Few stories of desperation could match that of a parent fighting a bureaucracy to help their dying loved one.
In the last couple years, some families have become real professionals at getting the latest untested treatment that holds promise, triggering a debate that pits medical ethics against a mother's love for a suffering child.
When Penny Lopez, 25,learned that two of her three young children had Sanfilippo Syndrome -- a rare genetic disease that would lead to mental decline and certain death before adulthood, doctors told Lopez that "there is no treatment, no cure for it."
"They gave us no hope," said Lopez, of Lakewood, Wash.
But Lopez refused to listen. First she found a doctor at Duke University who was developing stem cell treatments.
Her 5-year-old daughter Hannah could not be helped, but Duke researchers were hopeful that the treatment could slow the disease in her 1-year-old son, Aiden.
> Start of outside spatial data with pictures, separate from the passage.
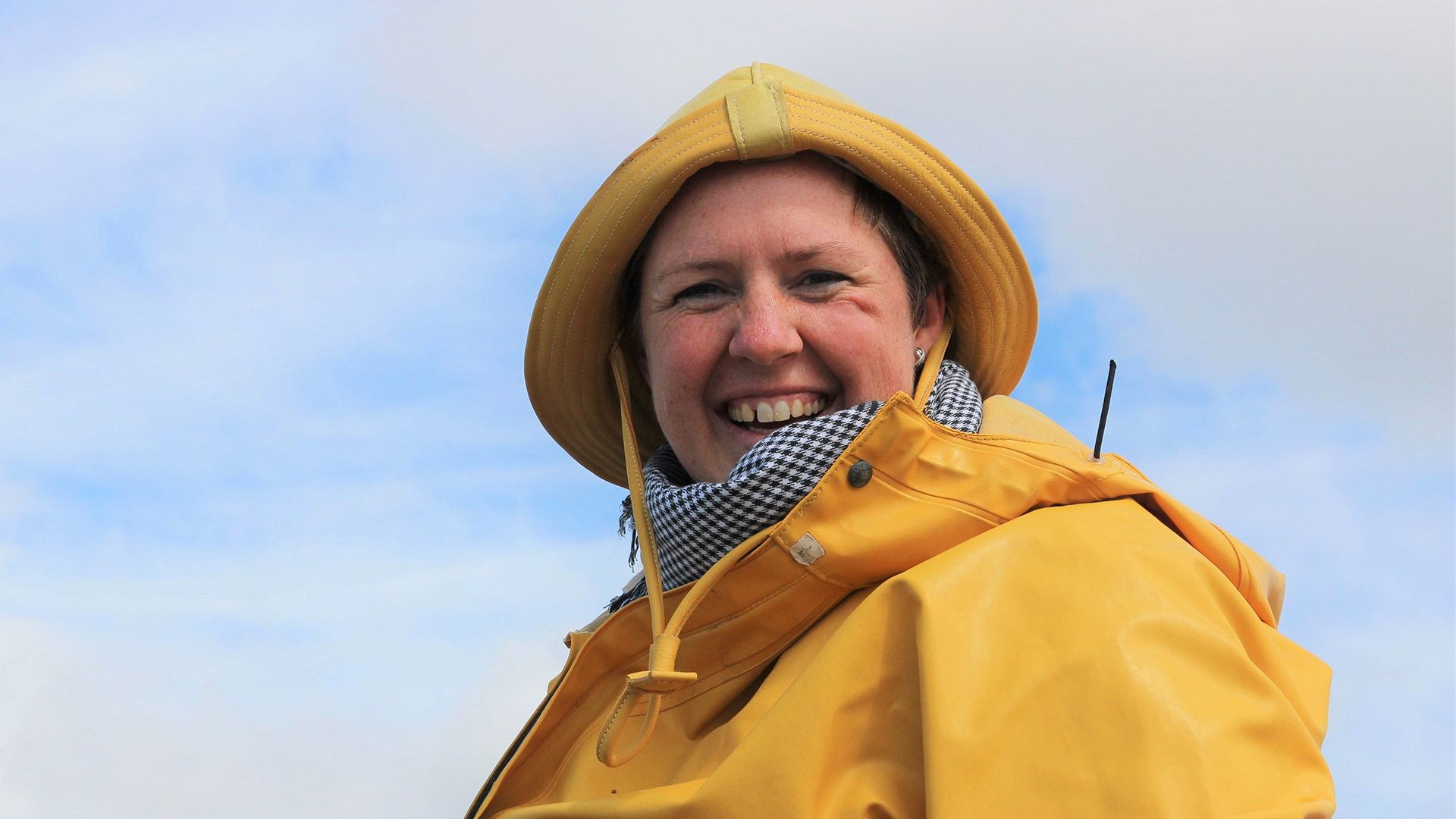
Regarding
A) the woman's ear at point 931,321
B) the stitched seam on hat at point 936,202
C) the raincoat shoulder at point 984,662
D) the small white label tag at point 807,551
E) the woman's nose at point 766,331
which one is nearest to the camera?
the raincoat shoulder at point 984,662

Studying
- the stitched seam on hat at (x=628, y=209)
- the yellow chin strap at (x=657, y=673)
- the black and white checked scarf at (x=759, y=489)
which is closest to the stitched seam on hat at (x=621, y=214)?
the stitched seam on hat at (x=628, y=209)

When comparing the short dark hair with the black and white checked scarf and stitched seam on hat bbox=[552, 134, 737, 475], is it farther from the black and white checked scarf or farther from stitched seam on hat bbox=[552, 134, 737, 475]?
the black and white checked scarf

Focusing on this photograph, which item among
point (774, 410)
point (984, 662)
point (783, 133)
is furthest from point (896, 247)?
point (984, 662)

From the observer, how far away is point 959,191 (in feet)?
7.70

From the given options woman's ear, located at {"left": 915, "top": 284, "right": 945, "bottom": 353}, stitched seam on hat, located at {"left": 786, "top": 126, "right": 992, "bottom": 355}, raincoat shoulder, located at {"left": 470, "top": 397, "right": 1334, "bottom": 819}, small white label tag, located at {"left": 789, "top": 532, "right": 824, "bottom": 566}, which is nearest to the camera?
raincoat shoulder, located at {"left": 470, "top": 397, "right": 1334, "bottom": 819}

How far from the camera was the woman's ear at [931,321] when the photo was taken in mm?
2422

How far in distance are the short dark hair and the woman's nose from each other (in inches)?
11.4

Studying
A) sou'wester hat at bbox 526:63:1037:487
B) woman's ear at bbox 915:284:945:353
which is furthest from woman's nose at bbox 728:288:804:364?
woman's ear at bbox 915:284:945:353

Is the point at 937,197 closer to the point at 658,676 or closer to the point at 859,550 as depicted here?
the point at 859,550

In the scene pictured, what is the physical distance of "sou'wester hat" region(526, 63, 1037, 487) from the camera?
2.20 m

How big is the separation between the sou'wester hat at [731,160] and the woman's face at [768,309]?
7 centimetres

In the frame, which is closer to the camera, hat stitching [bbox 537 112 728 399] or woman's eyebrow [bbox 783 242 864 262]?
woman's eyebrow [bbox 783 242 864 262]

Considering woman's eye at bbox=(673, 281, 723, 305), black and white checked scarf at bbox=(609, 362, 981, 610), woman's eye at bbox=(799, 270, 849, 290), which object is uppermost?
woman's eye at bbox=(673, 281, 723, 305)

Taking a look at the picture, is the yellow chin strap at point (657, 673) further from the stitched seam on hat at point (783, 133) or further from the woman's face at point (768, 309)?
the stitched seam on hat at point (783, 133)
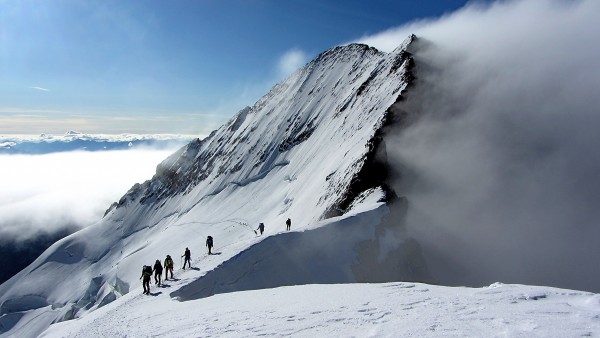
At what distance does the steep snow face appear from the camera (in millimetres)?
55031

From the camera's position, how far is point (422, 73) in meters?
56.0

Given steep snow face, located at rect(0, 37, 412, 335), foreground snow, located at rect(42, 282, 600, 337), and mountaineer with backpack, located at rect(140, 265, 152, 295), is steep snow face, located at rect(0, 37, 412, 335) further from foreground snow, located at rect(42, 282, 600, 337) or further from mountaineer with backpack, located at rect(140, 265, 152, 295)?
foreground snow, located at rect(42, 282, 600, 337)

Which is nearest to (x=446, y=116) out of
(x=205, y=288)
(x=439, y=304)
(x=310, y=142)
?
(x=310, y=142)

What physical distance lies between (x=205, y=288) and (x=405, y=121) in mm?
31462

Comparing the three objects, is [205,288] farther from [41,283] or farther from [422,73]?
[41,283]

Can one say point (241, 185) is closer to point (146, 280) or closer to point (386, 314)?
Answer: point (146, 280)

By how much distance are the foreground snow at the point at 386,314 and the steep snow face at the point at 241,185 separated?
823 inches

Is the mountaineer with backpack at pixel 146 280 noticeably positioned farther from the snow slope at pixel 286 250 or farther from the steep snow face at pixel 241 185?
the steep snow face at pixel 241 185

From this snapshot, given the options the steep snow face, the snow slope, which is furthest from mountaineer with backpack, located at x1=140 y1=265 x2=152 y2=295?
the steep snow face

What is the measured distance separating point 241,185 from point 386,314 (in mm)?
73092

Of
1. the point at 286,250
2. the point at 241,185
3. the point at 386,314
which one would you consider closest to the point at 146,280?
the point at 286,250

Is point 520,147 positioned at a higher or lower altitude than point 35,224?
lower

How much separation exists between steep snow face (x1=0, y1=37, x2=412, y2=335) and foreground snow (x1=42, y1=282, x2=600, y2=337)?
20.9m

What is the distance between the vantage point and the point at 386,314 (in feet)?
35.4
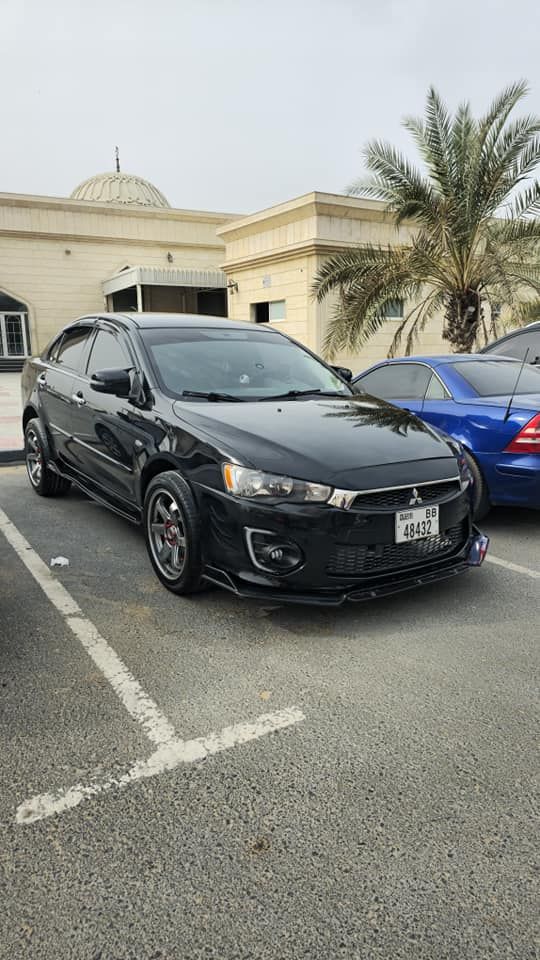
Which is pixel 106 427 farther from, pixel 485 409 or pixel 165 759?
pixel 485 409

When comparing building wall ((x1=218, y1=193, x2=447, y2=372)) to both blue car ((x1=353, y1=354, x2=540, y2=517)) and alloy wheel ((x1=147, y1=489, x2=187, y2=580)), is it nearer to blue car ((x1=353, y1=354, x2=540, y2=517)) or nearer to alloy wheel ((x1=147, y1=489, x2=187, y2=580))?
blue car ((x1=353, y1=354, x2=540, y2=517))

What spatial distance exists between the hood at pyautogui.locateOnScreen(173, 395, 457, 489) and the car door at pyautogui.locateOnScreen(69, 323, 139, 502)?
0.58 meters

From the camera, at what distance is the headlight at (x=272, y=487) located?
3.27 m

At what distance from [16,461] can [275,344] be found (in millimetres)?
4398

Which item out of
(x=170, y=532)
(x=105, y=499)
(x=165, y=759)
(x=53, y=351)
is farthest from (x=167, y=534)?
(x=53, y=351)

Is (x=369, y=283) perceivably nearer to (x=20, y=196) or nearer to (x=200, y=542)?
(x=200, y=542)

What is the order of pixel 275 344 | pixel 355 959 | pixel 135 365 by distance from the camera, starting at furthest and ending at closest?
pixel 275 344 → pixel 135 365 → pixel 355 959

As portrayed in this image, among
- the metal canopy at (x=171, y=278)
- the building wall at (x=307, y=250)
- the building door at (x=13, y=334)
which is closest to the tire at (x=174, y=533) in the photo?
the building wall at (x=307, y=250)

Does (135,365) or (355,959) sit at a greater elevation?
(135,365)

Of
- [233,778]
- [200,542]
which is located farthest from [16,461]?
[233,778]

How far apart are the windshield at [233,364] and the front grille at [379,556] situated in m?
1.41

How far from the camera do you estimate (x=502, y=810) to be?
2129mm

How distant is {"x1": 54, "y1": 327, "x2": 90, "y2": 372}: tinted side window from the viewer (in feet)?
18.0

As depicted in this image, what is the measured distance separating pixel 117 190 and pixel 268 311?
17.5 m
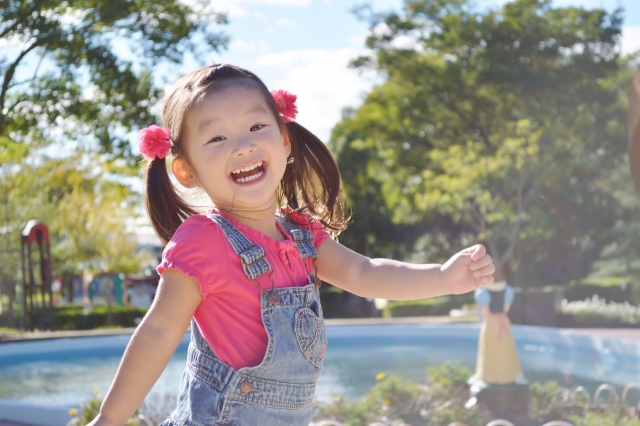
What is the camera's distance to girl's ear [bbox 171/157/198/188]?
6.10 feet

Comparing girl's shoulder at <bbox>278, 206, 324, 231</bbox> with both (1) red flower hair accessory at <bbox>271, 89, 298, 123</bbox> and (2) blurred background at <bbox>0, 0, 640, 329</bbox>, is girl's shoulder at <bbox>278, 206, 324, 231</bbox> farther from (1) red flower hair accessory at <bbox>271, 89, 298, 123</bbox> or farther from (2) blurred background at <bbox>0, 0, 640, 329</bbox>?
(2) blurred background at <bbox>0, 0, 640, 329</bbox>

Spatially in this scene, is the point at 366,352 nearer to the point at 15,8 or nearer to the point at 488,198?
the point at 15,8

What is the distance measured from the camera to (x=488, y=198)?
17938mm

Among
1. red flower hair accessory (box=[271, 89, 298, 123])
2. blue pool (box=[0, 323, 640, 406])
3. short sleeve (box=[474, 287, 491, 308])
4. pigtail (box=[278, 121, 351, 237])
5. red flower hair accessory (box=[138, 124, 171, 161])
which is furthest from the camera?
blue pool (box=[0, 323, 640, 406])

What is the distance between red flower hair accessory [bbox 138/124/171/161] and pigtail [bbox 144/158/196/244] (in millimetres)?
67

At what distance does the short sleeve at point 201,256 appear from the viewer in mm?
1658

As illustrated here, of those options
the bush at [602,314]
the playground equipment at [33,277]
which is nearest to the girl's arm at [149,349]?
the playground equipment at [33,277]

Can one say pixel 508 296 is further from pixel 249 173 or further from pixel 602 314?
pixel 602 314

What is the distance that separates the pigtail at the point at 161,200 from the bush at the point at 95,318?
15888 mm

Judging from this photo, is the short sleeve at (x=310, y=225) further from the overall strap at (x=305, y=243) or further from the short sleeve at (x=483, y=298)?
the short sleeve at (x=483, y=298)

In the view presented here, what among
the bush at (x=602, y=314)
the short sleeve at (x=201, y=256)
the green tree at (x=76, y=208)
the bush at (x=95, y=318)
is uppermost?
the green tree at (x=76, y=208)

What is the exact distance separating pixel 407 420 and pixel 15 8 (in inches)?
309

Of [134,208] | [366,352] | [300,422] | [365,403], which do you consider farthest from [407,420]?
[134,208]

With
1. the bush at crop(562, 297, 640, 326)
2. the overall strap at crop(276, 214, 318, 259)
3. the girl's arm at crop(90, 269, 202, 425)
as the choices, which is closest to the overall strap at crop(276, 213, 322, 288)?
the overall strap at crop(276, 214, 318, 259)
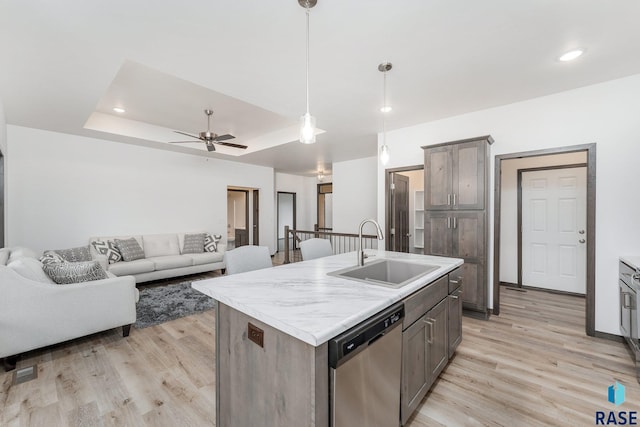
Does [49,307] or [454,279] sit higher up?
[454,279]

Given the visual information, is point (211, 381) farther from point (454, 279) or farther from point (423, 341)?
point (454, 279)

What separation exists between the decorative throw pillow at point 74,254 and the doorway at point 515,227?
581 centimetres

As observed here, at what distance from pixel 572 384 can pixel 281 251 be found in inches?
291

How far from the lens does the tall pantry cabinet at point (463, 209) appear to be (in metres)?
3.15

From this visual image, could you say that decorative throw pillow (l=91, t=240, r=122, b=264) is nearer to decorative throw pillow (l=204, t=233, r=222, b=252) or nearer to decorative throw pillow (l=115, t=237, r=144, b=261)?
decorative throw pillow (l=115, t=237, r=144, b=261)

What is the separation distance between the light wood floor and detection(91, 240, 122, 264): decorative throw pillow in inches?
77.4

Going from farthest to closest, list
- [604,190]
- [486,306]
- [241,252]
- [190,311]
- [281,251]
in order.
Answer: [281,251] → [190,311] → [486,306] → [604,190] → [241,252]

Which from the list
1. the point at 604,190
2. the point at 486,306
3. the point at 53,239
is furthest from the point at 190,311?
the point at 604,190

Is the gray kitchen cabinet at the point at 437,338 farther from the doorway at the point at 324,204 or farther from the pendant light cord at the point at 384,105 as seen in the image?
the doorway at the point at 324,204

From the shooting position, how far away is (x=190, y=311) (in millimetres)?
3523

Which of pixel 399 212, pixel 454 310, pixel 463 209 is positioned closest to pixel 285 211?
pixel 399 212

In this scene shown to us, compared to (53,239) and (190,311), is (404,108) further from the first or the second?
(53,239)

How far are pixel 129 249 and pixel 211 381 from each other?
11.8ft

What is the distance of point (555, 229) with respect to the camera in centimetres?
418
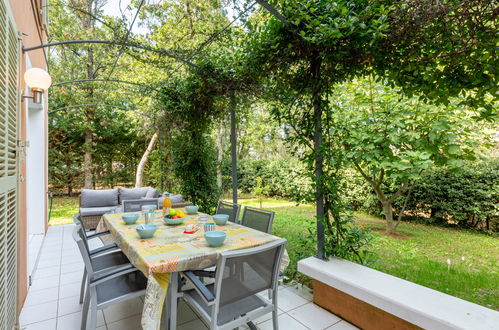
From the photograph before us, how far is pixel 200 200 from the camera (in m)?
5.00

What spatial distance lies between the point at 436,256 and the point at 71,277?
5070 millimetres

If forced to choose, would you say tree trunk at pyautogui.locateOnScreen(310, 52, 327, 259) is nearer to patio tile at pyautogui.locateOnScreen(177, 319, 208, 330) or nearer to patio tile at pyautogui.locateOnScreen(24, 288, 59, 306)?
patio tile at pyautogui.locateOnScreen(177, 319, 208, 330)

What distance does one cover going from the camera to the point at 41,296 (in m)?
2.64

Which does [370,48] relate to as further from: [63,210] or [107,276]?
[63,210]

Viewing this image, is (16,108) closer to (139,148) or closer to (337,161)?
(337,161)

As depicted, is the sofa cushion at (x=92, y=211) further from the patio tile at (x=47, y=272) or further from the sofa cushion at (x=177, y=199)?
the patio tile at (x=47, y=272)

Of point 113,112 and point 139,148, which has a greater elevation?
point 113,112

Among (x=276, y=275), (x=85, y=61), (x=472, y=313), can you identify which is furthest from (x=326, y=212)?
(x=85, y=61)

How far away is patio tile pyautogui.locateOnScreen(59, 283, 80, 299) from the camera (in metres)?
2.68

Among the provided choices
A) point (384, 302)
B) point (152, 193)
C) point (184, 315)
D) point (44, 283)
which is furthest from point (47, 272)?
point (384, 302)

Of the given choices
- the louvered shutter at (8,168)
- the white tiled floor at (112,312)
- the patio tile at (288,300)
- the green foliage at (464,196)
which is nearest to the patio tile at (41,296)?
the white tiled floor at (112,312)

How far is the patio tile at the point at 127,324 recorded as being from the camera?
6.86 feet

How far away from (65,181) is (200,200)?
28.0ft

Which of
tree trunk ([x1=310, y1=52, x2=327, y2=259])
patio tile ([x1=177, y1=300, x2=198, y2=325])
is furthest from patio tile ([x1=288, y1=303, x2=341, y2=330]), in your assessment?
patio tile ([x1=177, y1=300, x2=198, y2=325])
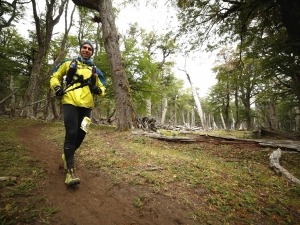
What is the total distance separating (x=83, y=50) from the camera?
3807 mm

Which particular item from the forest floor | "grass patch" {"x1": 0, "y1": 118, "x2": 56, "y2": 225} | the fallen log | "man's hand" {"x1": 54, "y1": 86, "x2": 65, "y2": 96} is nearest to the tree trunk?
the forest floor

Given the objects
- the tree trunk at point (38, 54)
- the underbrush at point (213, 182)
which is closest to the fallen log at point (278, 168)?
the underbrush at point (213, 182)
Although her military health care, TriWest HeathCare, twice denied the $700,000 treatment plan, Lopez did not give up. She called up local news stations with her story and got a congressman to write a letter of appeal.
Finally, TRICARE agreed to use a part of the contract allotted for rare diseases to approve the stem cell transplant. The Lopez family and TRICARE were willing to risk the 30 percent chance that Aiden would not make it though the entire treatment.
Lopez might seem alone in her work, but several families this year have used savvy public relations campaigns, appeals from powerful people and old fashioned negotiation to get expensive, untested treatments for their dying loved ones despite debates from doctors and regulators about whether this trend is a good idea.
Last week, the Thompson family of Virginia Beach gained national attention in The New York Times for their fight to win access to a $100,000 a year drug called Iplex for Lou Gehrig's disease.
Chris Hempel of Reno, Nev., waged a two-year, full-time public relations, networking and research campaign at finding a new drug for her 5-year-old twins Addison and Cassidy.
The Hempel twins suffer from a rare, degenerative and genetic disorder called Niemann-Pick Type C. Like Lopez, Hempel was faced with few options to treat her children. So, like Lopez, she looked up the latest research and found a treatment that was neither covered by her insurance nor tested by the U.S. Food and Drug administration.
After appearances on national television shows, and several written appeals to the government, Hempel won a compassionate use designation from the FDA to try infusions of a compound used in cholesterol free foods called cyclodextrin.
"In our disease we don't have the time to wait for a new drug. We have to find things that are sitting on a shelf," Hempel told ABCNews.com in April.
For people like Lopez and Hempel, there is no question about the importance of fighting for new treatments that might help their children.
But this same trend stirs debate among doctors and drug regulation experts whether an ethical choice for one family may actually do more good or harm for others in the future.
Dr. Nortin Hadler, author of "Worried Sick: A Prescription for Health in an Overtreated America" and "The Last Well Person," says a high number of compassionate use decisions for experimental drugs might be good for individuals in the short term, but can have many pitfalls.